Afwijken van het bedrag door toepassing van de hardheidsclausule
9. Ook biedt de hardheidsclausule geen mogelijkheid om af te wijken van de hoogte van de tegemoetkoming. Daarvoor acht de rechtbank het volgende van belang. Artikel 2.10 van de Wht bepaalt wie in aanmerking komt voor een tegemoetkoming en artikel 2.12 van de Wht bepaalt de hoogte van de uit te keren bedragen. In de hardheidsclausule van artikel 9.1, eerste lid, van de Wht is opgesomd van welke artikelen kan worden afgeweken als toepassing van die artikelen zou leiden tot een onbillijkheid van overwegende aard voor degene die aanspraak wil maken op de toekenning. In de hardheidsclausule staat dat onder meer van artikel 2.10 van de Wht kan worden afgeweken, maar artikel 2.12 van de Wht wordt niet genoemd. Weliswaar wordt in artikel 2.10 van de Wht verwezen naar artikel 2.12 van de Wht, maar dat betekent niet dat de hardheidsclausule daardoor de mogelijkheid biedt om ook van artikel 2.12 van de Wht af te wijken. De hardheidsclausule geeft dus wel een mogelijkheid om in bijzondere gevallen af te wijken van de regels over wie in aanmerking komt voor de tegemoetkoming, maar niet van de regels over de hoogte daarvan.
Geen zelfstandige rechtsbescherming
10. De rechtbank begrijpt uit het betoog van eiseres dat zij geen zelfstandige rechtsbescherming heeft, dat zij vindt dat toepassing van artikel 2.12 van de Wht in strijd is met het evenredigheidsbeginsel.
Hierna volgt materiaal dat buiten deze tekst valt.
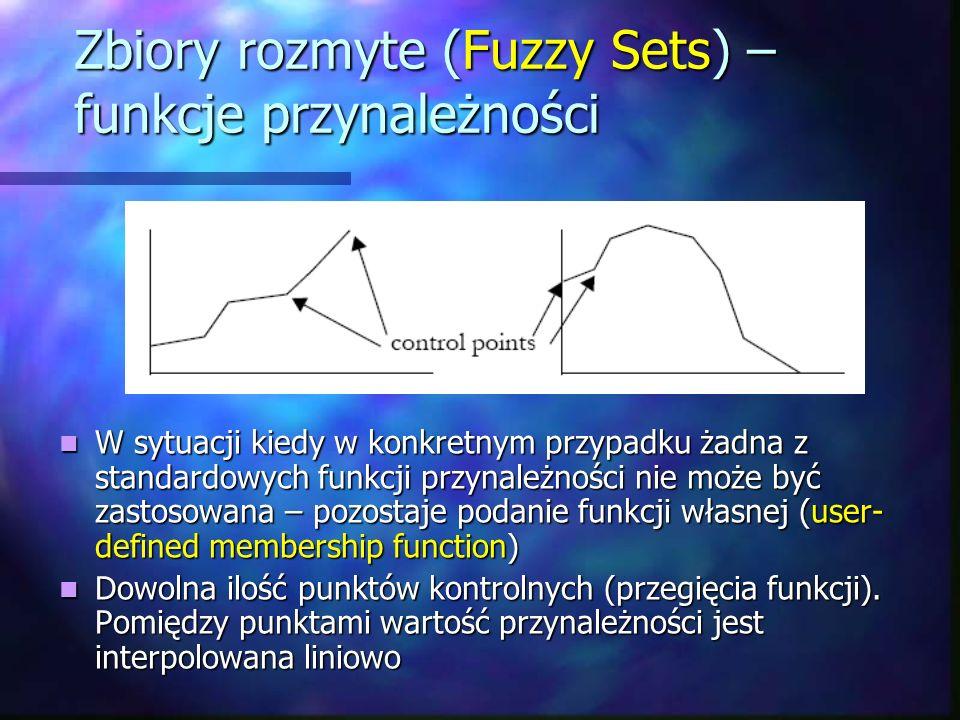 Zbiory rozmyte (Fuzzy Sets) – funkcje przynależności W sytuacji kiedy w konkretnym przypadku żadna z standardowych funkcji przynależności nie może być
Dat betoog slaagt niet, vanwege de volgende redenen.
11. Zoals hiervoor al is overwogen, mag de toepassing van artikel 2.12 van de Wht niet aan het evenredigheidsbeginsel toetsen.
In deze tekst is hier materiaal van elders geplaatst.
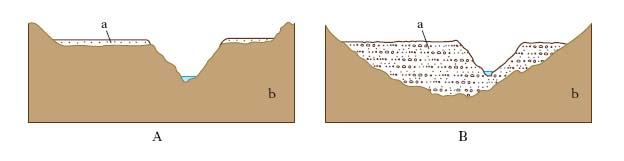 terrazzo nell\'Enciclopedia Treccani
12. Over de vraag of in dit geval aanleiding bestaat om tot een andere uitkomst te komen dan waartoe toepassing van artikel 2.12 van de Wht leidt, overweegt de rechtbank als volgt. Uit de parlementaire behandeling van de Wht kan worden opgemaakt dat de compensatie die de aanvrager van de kinderopvangtoeslag ontvangt, bedoeld is voor het gehele gezin en dat de aanvrager zo nodig namens het gehele gezin (en dus ook namens de kinderen) een verzoek kan doen om compensatie van werkelijk geleden schade als bedoeld in artikel 2.1, derde lid, van de Wht. De kinderen van de aanvrager hebben daarnaast op grond van artikel 2.10 van de Wht recht op een tegemoetkoming uit hoofde van de kindregeling. Het doel van deze tegemoetkoming is niet om schade te vergoeden, maar om kinderen een steun in de rug geven voor een nieuwe start.De wetgever heeft dus bewust ervoor gekozen om ouders en kinderen dezelfde mogelijkheden van schadevergoeding te geven, maar de aanvraag via de ouders te laten lopen, en om daarnaast voor de kinderen een aanvullende mogelijkheid van tegemoetkoming te creëren. Gelet hierop, is de rechtbank van oordeel dat zich in dit geval geen bijzondere omstandigheden voordoen die de wetgever niet heeft meegenomen. Alleen al daarom bestaat geen aanleiding om toepassing van artikel 2.12 van de Wht achterwege te laten.